|
next
|
 Subject: XML: Editing with embedded space \u00a0 Author: Tony Lavinio Date: 13 Jul 2005 12:08 PM
|
Okay, the problem is what I suspected.
In order to XML parsers to properly read a file with characters
encoded as 0xA0 bytes, the encoding MUST be specified in the <?xml?>
heading. In this case, the file SHOULD have
<?xml version="1.0" encoding="iso-8859-1"?> at the top.

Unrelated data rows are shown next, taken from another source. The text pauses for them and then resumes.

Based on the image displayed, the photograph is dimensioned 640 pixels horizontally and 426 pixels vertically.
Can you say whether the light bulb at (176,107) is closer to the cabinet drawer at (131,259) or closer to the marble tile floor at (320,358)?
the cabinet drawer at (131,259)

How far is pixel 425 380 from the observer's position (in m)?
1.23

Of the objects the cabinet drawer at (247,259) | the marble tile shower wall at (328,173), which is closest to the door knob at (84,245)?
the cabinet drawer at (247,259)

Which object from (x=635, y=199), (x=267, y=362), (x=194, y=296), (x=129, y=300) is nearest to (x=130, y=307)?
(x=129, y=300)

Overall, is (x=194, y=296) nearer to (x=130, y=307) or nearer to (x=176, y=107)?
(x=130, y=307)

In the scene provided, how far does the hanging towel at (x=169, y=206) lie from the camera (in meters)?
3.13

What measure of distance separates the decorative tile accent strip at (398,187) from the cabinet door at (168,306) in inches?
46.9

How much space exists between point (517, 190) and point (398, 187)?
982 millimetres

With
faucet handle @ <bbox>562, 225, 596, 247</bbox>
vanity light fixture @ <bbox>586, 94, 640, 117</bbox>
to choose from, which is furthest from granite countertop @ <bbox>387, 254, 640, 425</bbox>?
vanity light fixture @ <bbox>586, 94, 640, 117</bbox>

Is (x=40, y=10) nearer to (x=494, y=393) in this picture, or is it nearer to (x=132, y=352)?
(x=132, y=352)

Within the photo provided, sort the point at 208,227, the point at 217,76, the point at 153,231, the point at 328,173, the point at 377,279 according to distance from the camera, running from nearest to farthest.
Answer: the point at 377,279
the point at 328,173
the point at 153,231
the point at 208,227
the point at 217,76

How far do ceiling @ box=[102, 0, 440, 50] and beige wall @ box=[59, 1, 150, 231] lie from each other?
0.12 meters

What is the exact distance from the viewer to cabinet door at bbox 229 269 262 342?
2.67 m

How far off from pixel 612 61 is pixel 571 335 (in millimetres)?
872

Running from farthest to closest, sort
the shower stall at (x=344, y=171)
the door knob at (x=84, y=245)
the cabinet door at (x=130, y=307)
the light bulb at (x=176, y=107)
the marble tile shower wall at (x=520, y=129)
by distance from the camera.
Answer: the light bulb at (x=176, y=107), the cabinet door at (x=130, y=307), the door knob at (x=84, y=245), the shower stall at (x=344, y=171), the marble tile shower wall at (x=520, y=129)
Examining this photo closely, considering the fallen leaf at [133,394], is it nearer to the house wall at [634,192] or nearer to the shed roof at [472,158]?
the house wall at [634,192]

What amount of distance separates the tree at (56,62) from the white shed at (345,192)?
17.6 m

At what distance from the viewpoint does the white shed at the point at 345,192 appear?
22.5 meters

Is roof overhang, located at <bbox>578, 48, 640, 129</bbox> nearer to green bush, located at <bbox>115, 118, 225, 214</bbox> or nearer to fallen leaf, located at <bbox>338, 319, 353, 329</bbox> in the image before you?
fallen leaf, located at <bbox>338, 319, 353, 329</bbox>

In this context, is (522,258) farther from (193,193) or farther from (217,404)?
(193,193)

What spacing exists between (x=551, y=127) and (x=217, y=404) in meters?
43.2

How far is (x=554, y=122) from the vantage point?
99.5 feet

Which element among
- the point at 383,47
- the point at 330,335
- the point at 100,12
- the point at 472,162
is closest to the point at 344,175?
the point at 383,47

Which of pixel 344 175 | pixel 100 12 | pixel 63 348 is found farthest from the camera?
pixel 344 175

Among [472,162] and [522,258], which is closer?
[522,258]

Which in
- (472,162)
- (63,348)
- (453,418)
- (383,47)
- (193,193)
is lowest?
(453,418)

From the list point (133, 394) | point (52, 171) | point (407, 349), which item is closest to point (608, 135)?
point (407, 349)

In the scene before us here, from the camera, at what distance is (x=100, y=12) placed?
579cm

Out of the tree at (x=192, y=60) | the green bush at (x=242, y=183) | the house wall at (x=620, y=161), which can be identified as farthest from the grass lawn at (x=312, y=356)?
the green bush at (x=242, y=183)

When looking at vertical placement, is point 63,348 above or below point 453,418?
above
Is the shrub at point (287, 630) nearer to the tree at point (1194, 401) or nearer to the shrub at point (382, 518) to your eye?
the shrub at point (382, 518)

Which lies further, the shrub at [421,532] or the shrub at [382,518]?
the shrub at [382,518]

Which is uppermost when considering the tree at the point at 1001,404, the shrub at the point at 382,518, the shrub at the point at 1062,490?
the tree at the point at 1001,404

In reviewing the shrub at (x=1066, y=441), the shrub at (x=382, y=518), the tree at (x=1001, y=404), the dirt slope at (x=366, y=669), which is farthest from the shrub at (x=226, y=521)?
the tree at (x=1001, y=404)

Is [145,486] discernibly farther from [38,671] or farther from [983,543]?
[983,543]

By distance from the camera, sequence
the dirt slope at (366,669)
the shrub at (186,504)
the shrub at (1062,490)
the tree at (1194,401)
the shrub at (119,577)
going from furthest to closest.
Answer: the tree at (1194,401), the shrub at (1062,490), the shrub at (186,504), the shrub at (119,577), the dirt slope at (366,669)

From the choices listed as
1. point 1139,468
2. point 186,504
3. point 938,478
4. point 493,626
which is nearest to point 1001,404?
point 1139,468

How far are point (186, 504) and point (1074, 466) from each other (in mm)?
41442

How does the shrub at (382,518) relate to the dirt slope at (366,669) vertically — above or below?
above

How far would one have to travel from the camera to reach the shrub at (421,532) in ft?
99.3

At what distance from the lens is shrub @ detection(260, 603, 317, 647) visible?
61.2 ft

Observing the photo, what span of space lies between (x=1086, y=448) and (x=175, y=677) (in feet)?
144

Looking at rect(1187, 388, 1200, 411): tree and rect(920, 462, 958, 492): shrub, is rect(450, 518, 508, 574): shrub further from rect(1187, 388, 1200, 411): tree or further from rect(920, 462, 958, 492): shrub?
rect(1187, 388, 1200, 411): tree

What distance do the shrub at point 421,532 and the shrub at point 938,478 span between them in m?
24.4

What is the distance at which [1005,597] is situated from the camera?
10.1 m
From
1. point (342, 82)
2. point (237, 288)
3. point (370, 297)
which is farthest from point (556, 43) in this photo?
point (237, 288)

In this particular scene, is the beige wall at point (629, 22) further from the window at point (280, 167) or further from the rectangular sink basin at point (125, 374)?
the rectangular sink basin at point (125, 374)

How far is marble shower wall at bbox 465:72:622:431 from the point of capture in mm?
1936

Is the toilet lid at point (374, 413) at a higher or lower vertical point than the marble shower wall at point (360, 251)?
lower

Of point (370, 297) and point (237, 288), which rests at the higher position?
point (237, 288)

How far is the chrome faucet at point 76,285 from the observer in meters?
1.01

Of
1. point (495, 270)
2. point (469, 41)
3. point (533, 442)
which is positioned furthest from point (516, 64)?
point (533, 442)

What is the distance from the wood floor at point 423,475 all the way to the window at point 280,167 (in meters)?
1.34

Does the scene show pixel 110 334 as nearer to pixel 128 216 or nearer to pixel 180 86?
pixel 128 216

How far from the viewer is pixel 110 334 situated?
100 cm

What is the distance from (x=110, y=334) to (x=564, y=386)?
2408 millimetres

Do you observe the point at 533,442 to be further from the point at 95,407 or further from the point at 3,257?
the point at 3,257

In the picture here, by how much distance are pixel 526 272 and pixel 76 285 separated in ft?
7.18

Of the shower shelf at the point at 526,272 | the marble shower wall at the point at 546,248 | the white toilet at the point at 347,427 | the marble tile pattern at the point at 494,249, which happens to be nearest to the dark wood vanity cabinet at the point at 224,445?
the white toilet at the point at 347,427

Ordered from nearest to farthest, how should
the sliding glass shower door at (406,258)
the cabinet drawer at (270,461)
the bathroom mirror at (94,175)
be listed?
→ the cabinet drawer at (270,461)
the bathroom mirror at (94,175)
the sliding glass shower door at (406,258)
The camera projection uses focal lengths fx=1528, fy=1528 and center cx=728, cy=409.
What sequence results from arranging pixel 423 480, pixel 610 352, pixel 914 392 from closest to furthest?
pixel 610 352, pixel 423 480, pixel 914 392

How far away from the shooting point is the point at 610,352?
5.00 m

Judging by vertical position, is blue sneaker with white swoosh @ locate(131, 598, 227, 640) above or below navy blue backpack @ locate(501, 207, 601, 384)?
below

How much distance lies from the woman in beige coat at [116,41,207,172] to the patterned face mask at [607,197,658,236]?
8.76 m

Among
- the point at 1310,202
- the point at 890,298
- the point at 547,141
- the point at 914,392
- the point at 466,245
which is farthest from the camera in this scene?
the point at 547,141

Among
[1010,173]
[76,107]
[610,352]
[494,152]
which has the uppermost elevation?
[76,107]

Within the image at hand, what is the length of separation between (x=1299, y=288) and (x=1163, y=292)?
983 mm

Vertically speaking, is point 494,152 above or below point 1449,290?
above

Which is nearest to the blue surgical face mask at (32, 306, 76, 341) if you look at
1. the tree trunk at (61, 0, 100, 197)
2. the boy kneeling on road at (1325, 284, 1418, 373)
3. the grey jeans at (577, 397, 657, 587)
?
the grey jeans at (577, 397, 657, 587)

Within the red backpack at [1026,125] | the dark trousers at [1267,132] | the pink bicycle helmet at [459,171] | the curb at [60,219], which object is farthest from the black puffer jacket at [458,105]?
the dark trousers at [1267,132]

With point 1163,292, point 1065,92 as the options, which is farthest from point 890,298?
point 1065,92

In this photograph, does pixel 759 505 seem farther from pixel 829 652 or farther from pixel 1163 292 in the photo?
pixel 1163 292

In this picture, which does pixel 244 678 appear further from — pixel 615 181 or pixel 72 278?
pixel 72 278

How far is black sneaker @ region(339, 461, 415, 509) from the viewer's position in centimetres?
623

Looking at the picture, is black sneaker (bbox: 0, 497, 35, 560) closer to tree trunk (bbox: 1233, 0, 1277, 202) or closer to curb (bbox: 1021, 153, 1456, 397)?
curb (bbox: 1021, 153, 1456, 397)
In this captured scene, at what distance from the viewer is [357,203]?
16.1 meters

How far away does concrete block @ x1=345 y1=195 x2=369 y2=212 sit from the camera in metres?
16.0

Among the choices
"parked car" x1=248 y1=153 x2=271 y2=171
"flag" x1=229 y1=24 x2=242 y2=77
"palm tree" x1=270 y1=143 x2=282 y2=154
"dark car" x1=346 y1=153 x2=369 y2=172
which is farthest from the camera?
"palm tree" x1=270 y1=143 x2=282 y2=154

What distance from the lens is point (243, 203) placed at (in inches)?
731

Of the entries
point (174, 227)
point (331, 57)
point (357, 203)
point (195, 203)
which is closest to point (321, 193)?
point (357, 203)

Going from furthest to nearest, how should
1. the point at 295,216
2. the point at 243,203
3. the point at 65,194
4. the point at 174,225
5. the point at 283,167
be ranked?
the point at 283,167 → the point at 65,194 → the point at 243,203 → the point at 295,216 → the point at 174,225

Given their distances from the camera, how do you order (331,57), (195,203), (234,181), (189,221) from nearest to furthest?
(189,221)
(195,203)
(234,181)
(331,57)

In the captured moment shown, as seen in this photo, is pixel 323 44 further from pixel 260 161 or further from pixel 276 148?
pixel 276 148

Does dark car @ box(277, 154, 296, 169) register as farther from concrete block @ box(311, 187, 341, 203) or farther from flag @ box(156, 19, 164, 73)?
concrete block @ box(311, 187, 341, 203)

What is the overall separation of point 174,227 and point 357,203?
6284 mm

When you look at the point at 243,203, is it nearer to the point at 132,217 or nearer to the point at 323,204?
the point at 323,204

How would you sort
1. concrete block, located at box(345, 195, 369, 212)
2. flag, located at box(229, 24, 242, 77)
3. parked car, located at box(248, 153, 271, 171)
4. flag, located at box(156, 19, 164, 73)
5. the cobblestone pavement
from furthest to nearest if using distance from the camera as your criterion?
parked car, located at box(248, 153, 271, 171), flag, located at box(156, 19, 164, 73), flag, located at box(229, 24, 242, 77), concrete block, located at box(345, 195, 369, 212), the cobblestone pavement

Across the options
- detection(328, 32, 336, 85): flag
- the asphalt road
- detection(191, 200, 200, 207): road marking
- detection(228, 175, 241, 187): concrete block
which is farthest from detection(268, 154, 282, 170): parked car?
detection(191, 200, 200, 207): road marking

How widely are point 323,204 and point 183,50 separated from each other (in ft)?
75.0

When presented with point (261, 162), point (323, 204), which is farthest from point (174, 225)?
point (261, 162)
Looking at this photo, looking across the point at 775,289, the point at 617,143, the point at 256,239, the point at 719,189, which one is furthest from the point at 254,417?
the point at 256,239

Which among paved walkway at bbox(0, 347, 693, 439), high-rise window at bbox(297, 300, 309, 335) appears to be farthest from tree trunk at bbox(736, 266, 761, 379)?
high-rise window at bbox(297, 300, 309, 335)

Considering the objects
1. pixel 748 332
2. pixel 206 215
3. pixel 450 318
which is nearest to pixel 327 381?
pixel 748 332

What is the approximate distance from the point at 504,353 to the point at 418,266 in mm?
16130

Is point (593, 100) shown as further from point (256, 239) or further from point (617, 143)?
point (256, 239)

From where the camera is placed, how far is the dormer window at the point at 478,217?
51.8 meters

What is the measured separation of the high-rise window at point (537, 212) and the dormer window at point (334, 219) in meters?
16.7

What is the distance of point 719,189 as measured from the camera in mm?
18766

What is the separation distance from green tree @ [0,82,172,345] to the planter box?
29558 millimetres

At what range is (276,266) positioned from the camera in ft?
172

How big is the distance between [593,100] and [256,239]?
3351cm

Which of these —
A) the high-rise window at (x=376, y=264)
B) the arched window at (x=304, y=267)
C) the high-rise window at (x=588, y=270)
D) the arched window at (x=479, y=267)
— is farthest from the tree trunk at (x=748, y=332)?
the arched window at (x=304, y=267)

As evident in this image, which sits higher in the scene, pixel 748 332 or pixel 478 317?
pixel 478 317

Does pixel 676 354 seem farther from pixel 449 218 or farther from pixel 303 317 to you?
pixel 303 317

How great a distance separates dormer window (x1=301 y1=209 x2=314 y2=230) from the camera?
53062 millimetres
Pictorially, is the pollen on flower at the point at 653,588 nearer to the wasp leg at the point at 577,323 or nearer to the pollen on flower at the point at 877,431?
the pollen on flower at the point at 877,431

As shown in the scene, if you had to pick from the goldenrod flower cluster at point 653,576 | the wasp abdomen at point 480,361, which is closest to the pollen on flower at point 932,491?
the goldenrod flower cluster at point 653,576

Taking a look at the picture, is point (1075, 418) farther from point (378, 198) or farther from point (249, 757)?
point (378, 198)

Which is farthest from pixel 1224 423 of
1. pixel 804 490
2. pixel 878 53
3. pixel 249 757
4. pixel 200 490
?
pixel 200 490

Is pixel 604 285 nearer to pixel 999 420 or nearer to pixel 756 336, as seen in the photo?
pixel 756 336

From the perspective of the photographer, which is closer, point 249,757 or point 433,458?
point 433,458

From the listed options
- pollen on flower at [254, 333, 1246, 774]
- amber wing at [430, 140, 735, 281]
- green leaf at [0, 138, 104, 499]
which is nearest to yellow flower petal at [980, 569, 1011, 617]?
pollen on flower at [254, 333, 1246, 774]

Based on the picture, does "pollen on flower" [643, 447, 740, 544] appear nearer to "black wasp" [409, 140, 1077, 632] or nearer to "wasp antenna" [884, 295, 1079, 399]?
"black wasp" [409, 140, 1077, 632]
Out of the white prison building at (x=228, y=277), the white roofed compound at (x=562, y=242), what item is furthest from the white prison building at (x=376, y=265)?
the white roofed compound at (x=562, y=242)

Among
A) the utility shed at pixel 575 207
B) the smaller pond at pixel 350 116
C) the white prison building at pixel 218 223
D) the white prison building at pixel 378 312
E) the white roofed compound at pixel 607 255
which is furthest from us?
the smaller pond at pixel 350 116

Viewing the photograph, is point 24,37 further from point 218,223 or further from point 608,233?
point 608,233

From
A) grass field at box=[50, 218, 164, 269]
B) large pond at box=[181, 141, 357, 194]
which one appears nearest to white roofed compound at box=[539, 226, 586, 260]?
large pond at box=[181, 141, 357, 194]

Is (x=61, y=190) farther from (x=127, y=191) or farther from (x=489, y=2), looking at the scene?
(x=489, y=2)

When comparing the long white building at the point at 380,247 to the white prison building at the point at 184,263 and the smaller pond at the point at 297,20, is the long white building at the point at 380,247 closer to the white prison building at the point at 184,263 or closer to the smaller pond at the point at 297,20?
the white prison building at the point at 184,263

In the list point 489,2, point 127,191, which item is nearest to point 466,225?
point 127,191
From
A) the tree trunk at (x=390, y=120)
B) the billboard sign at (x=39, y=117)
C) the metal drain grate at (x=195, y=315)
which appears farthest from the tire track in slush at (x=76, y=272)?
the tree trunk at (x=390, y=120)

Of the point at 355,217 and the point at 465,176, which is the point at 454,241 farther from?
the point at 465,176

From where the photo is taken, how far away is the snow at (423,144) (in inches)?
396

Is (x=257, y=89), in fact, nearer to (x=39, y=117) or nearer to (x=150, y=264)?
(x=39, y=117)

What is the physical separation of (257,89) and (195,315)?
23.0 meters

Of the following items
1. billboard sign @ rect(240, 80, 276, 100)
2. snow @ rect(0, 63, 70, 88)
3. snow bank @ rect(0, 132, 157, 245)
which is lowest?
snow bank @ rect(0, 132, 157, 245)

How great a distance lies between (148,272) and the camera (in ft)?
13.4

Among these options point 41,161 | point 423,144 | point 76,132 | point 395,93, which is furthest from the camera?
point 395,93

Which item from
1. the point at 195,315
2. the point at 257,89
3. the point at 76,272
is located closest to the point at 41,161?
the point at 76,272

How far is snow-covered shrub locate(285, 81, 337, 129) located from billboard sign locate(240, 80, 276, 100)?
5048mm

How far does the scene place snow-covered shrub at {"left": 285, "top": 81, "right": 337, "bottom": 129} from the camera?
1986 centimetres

Otherwise, it is being processed as UTF-8, which is the XML default,
according to http://www.w3.org/TR/REC-xml/#NT-EncodingDecl
In UTF-8 a 0xA0 byte in the file is actually invalid for UTF-8, but
for some reason the Xerces-C++ parser that we use instead turns it
into 0xFFFD. 0xA0 encoding for UTF-8 should be in the file as two
bytes, 0xC3 and 0xA0.
For more information on how UTF-8 works, see
http://en.wikipedia.org/wiki/UTF-8
So, either have the person supplying the XML document change the
header to include the encoding="ISO-8859-1", or have them change
the emitter so that non-breaking spaces are written as 0xC3 0xA0
(but not both together!)
|
|
|